L’Età dell’Oro è uno dei miti più antichi e persistenti nella storia dell’uomo. La leggenda racconta di un mondo in cui la terra produce spontaneamente i suoi frutti ed ognuno è libero di vivere senza preoccupazioni di sorta e, soprattutto, senza lavorare. Il Satya Yuga induista, l’Aurea Aetas classica o l’Eden biblico, basti in questa sede ricordare degli evidenti legami tra loro, tanto evidenti da spingere Dante ad accomunare il concetto classico a quello biblico all’interno della sua Commedia. L’individuo rimpiange l’idealizzata giovinezza come la società rimpiange un idealizzato stato di natura, in cui l’uomo può esprimersi libero dalle rousseauiane catene della società, e dal lavor ouna condizione solo di recente rivalutata appieno dal pensiero filosofico.

L’età antica tiene in grande considerazione l’importanza del lavoro agricolo e lo nobilita in varie sedi poetiche, passando dall’iniziatore del mito dell’Età dell’Oro Esiodo al miracoloso puer di Virgilio. Ma ritiene il lavoro per lo più una condanna per l’uomo, disprezzabile se  punta solo ad un arricchimento fine a se stesso.
Il lavoro manuale è prerogativa degli schiavi e degli umili, i ricchi, e dunque coloro che sono istruiti, coopereranno attraverso il comando ed un contributo intellettuale. Similmente l’Arcadia pensata da Sannazzaro si rifà ad un modello dell’età dell’oro evidentemente virgiliano, ma idealizza, in fin dei conti, un mondo che non conosce e lo fa con l’obiettivo di riaccostarsi alla “perfezione” della classicità più che di nobilitare il lavoro nei campi; la bellezza della vita a stretto contatto con la natura è un topos, non una realtà fattuale.
Solo in tempi decisamente più vicini, gradatamente, attraverso la mentalità calvinista ai primordi e quindi quella socialista e socialdemocratica, il lavoro ha assunto un ruolo chiave per la dignità dell’individuo, che contribuisce alla società attraverso la sua fatica e viene nobilitato per questo suo sforzo. La realizzazione e l’inserimento sociale di un uomo dipendono ancora oggi grandemente dalla mansione da lui svolta, e nessun intellettuale si sognerebbe di svilire i lavori più umili, ben conscio della loro valenza all’interno del tessuto sociale.

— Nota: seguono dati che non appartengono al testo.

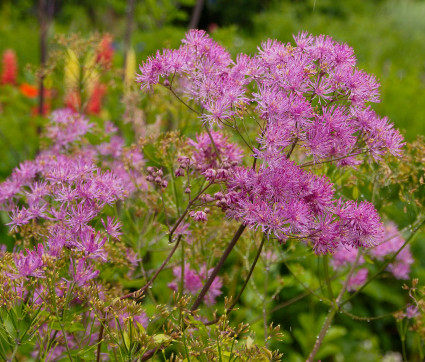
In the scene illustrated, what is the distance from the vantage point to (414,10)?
17625 mm

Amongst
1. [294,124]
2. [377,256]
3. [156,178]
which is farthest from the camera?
[377,256]

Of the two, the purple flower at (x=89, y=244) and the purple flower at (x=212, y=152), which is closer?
the purple flower at (x=89, y=244)

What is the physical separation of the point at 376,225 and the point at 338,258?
110 centimetres


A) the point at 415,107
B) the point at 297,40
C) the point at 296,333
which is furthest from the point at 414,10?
the point at 297,40

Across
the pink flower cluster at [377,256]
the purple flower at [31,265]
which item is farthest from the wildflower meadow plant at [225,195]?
the pink flower cluster at [377,256]

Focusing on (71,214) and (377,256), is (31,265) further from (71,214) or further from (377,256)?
(377,256)

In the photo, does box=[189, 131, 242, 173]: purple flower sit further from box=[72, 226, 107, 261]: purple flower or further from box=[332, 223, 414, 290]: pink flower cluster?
box=[332, 223, 414, 290]: pink flower cluster

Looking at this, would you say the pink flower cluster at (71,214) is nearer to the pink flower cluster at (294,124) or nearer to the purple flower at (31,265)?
the purple flower at (31,265)

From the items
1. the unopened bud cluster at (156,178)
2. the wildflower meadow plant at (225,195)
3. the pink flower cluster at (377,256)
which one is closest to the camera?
the wildflower meadow plant at (225,195)

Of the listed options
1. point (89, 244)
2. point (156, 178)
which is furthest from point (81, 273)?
point (156, 178)

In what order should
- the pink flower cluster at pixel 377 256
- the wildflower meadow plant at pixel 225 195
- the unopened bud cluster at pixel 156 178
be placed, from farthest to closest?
the pink flower cluster at pixel 377 256 → the unopened bud cluster at pixel 156 178 → the wildflower meadow plant at pixel 225 195

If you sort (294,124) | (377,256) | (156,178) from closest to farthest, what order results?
(294,124) < (156,178) < (377,256)

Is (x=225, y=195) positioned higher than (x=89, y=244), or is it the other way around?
(x=225, y=195)

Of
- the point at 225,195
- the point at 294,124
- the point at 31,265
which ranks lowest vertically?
the point at 31,265
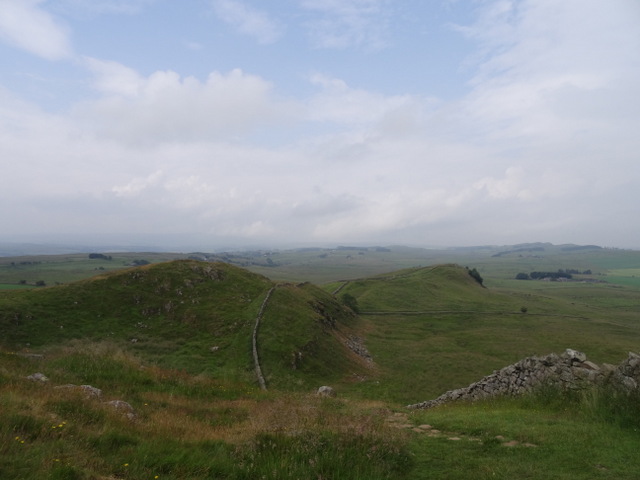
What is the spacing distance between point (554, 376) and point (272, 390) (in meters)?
15.0

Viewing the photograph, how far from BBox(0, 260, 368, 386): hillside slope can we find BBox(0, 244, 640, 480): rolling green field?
0.66 feet

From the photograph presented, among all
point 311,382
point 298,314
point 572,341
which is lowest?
point 572,341

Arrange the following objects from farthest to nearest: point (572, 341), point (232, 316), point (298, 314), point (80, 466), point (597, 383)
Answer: point (572, 341)
point (298, 314)
point (232, 316)
point (597, 383)
point (80, 466)

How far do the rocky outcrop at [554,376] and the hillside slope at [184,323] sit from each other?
15.0m

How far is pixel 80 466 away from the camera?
19.9ft

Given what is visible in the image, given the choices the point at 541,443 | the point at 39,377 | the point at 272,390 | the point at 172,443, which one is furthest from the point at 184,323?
the point at 541,443

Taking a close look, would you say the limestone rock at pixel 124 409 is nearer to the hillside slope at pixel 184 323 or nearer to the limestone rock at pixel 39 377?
the limestone rock at pixel 39 377

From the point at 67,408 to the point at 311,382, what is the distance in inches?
977

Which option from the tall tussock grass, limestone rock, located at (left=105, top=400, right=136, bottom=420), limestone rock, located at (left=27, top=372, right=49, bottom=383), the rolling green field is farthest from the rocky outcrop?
limestone rock, located at (left=27, top=372, right=49, bottom=383)

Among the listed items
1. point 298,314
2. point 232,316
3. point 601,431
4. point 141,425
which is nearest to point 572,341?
point 298,314

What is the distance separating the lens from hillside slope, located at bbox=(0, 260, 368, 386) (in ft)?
104

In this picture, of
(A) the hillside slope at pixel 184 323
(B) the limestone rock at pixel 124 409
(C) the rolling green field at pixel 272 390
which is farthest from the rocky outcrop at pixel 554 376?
(B) the limestone rock at pixel 124 409

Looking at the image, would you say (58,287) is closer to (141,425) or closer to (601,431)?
(141,425)

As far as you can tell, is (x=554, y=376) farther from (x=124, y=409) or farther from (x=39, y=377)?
(x=39, y=377)
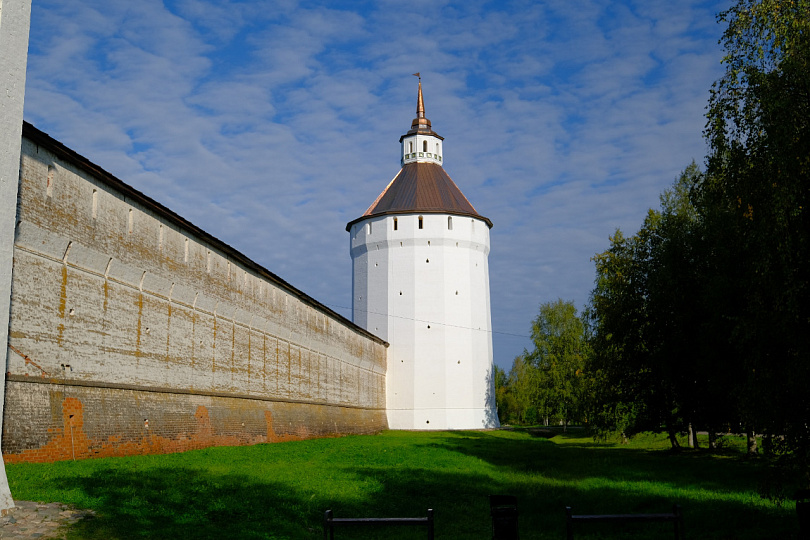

Oggi questo modello che ha servito l’Occidente per secoli sembra destinato a cambiare radicalmente. Il lavoro potrebbe diventare sempre più scarso, le macchine e le intelligenze artificiali sono in continua evoluzione e, pur essendo pressoché impossibilitate a sostituire completamente le mansioni della nostra specie, continueranno ad appropriarsi di un numero sempre maggiore di posizioni lavorative, non creando un sufficiente numero di nuovi posti di lavoro. Questo scenario non sembra coerente con una società costruita sul concetto che ognuno è (anche) quello che realizza. Siamo al paradosso di temere quello che gli antichi immaginavano come un’irrealizzabile utopia: l’assenza di lavoro oggi non è più solo un bene, ma è un pericolo per la tenuta della comunità ed accresce il rischio che la forbice sociale torni ad allargarsi ancora di più.
Filostrato fu un abile retore della scuola della seconda sofistica. In un suo breve trattatello, l’Eroico, il filosofo avanza una diversa interpretazione dell’età dell’Oro rispetto a quella proposta sino ad allora: una società basata sulla raccolta di vegetazione spontanea può comunque commerciare, seppure senza la corruzione del denaro. Un ragionamento simile potrebbe essere applicabile anche alla nostra realtà in questo momento di forte transizione in cui attraverso lo scambio non più di materia, sempre più automatizzato, ma di informazioni è possibile creare nuova ricchezza. 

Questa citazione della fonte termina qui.